De acordo com Gissely a aceleração do processo de industrialização ocorre na década de 1950 quando são notadas as primeiras indústrias moveleiras. O laboratório de enologia do Instituto Riograndense do Vinho, inaugurado na década de 1940 também surge para colaborar com a profissionalização da bebida que em 1950 correspondia por mais de 70% dos estabelecimentos da cidade.
— Nessa época vemos um entendimento interessante do agricultor notar sua produção como uma possibilidade de melhoria da sua vida, e então consolidar a ideia de não ser apenas uma fabricação artesanal — diz Gissely.
Do galo da vergonha ao galo da prosperidade
A utilização do galo como símbolo de Flores da Cunha a partir de uma história que até então trazia constrangimento aos primeiros moradores é tema da pesquisa da professora de história, Carla Maris Saretta.
No livro Do Galo da Vergonha ao Galo da Prosperidade, Carla detalha como a visão do empresário Elói Kunz, que hoje dá nome ao parque de eventos da cidade, fez da história uma marca para a cidade.
— Terem sido enganados pelo mágico que fugiu depois de degolar um galo e prometer que ele voltaria a cantar virou chacota entre as comunidades. Na década de 1960, Kunz se cansou das brigas que aconteciam em jogos de futebol por conta da história e pôs o galo como símbolo de uma linha de bebidas — conta.

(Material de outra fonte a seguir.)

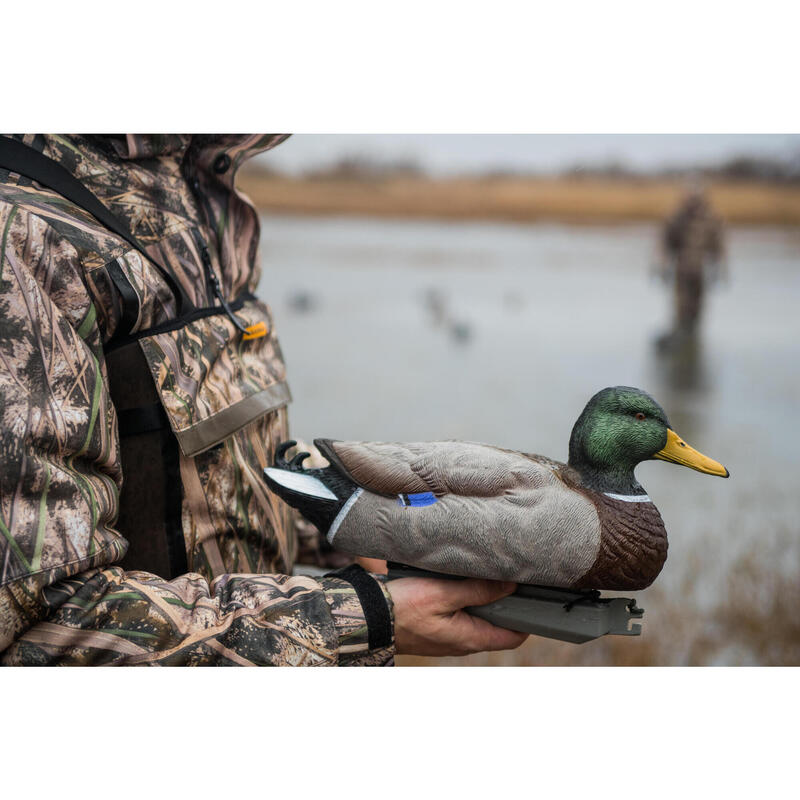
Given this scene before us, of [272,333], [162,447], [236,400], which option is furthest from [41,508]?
[272,333]

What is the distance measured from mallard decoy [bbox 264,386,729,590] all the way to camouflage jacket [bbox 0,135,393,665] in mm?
103

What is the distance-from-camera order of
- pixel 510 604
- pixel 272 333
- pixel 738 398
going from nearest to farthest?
pixel 510 604, pixel 272 333, pixel 738 398

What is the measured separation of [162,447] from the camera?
903mm

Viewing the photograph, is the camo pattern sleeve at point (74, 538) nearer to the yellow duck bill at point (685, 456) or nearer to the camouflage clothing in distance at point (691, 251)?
the yellow duck bill at point (685, 456)

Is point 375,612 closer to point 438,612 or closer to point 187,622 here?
point 438,612

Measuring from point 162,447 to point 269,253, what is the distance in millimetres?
1438

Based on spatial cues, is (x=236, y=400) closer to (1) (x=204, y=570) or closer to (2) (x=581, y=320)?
(1) (x=204, y=570)

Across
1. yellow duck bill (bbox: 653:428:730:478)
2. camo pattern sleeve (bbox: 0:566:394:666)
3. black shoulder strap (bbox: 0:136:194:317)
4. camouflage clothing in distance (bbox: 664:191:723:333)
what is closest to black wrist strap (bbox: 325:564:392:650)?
camo pattern sleeve (bbox: 0:566:394:666)

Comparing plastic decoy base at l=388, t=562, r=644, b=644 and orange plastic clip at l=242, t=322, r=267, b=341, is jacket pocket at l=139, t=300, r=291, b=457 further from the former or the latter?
plastic decoy base at l=388, t=562, r=644, b=644

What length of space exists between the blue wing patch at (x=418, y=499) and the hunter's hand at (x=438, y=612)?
0.10 metres

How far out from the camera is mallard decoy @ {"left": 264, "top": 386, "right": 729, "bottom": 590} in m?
0.84

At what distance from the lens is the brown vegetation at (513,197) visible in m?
2.00

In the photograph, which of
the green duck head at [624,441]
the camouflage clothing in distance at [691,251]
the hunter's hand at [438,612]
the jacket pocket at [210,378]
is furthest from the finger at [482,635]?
the camouflage clothing in distance at [691,251]

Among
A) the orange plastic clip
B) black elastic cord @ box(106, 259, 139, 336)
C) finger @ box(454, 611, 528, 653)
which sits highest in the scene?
black elastic cord @ box(106, 259, 139, 336)
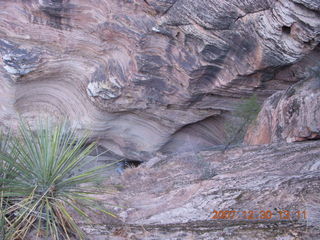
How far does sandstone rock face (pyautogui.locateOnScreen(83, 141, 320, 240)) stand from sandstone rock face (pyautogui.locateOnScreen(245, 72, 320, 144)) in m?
0.40

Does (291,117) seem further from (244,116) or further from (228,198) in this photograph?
(228,198)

Nascia então o whisky Cookland (Terra do Galo em inglês). Esse é o primeiro registro da utilização do nome que ainda batizou a famosa hospedagem que Kunz abriu no município na mesma época, a Pousada do Galo Vermelho.
Em 1972, a representação do galo foi utilizada no carro alegórico de Flores da Cunha no desfile da Festa da Uva, na Rua Sinimbu, em Caxias do Sul. E em 1992, desbancando a torre da igreja em uma votação popular, o animal se tornou símbolo oficial da cidade reconhecida hoje como Terra do Galo.